### ASSIGNED TASK 1
Decide whether each statement agrees with the article below on hacking through brain signals: (a) the research group belonged to the University of Alabama at Birmingham; (b) the tests used three EEG headsets; (c) PEEP is described as an advanced type of keylogging. For each, answer yes or no and quote the deciding words of the article.
### ASSIGNED TASK 2
According to the article below on brain-signal hacking, who was able to formulate a way to eavesdrop on people's neural signals?

### READING TEXT
################

By: Red Pill | 07-01-2017 | News
Photo credit: Sanja Crujic | dreamstime.com

Hackers Could Use Brain Signals To Access Your ATM Card

||| Sanja Crujic | dreamstime.com |||

New headset devices that are capable of scanning and identifying the power of brain signals are high tech additions to the world of gaming. Yet a new study finds that hackers could theoretically also hijack the technology to access private information such as passwords and ATM pin codes.

A University of Alabama at Birmingham research group has suggested that devices which operate using brain signal monitoring, like electroencephalography (EEG), may be a future tool for cyber thieves.

They conducted tests with two EEG headsets, one clinical and the other a commercial product available to consumers, where Professor Nitesh Saxena was able to actually formulate a way to eavesdrop on people’s neural signals.

The attack strategy known as PEEP, described as an advanced type of keylogging, where common hackers continuously record data via a virus, or determine the input of keystrokes on a keyboard through sound analysis, is relevant to how this would work on the headset.

################

### DATASET

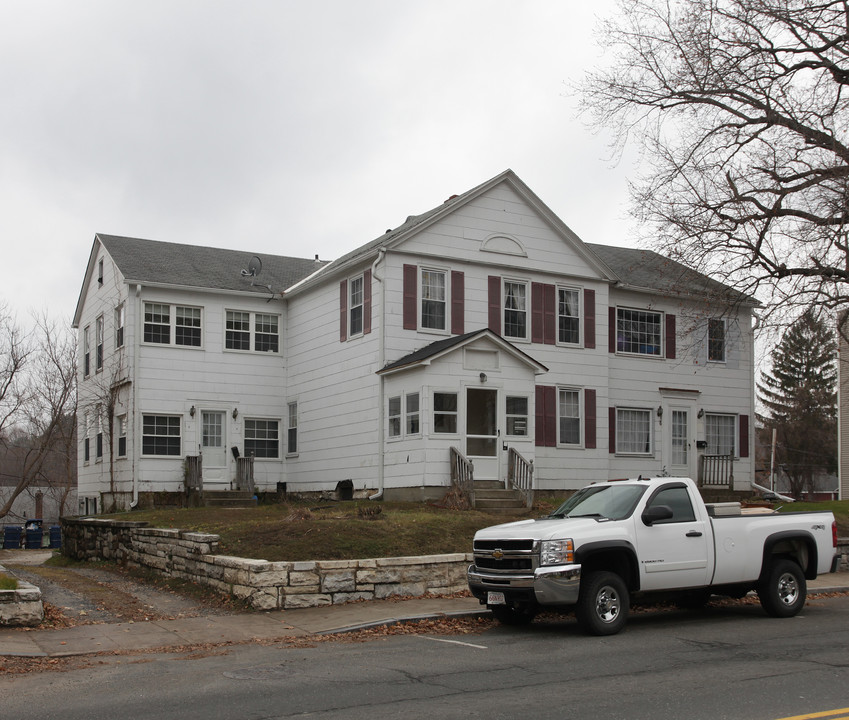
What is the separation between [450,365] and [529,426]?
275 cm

################

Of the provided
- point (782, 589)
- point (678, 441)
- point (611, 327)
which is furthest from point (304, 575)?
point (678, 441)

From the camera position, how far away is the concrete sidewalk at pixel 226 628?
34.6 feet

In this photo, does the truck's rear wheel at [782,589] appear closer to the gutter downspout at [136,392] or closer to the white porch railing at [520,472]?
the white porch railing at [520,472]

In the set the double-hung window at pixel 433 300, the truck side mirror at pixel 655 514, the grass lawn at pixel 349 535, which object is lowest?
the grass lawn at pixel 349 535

################

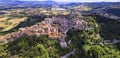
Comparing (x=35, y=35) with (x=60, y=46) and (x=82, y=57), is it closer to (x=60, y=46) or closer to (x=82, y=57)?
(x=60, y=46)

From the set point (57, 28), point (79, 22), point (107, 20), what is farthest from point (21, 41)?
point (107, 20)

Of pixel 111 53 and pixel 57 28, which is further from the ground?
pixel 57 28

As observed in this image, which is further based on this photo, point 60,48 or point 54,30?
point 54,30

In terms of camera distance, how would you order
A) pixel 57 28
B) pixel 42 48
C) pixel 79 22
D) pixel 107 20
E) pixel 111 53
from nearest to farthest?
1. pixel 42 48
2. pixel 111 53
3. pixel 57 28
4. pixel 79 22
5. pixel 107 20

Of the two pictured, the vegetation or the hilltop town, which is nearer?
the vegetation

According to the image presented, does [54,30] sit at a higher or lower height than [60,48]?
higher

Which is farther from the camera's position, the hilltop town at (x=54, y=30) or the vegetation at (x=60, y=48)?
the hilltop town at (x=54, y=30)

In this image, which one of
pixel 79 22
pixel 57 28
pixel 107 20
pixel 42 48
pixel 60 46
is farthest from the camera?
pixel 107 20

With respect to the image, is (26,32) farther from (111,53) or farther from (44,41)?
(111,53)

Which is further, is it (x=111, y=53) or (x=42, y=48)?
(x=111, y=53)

################

### EXPECTED ANSWER 1
(a) Yes: "A University of Alabama at Birmingham research group"
(b) No: "They conducted tests with two EEG headsets"
(c) Yes: "described as an advanced type of keylogging"

### EXPECTED ANSWER 2
Professor Nitesh Saxena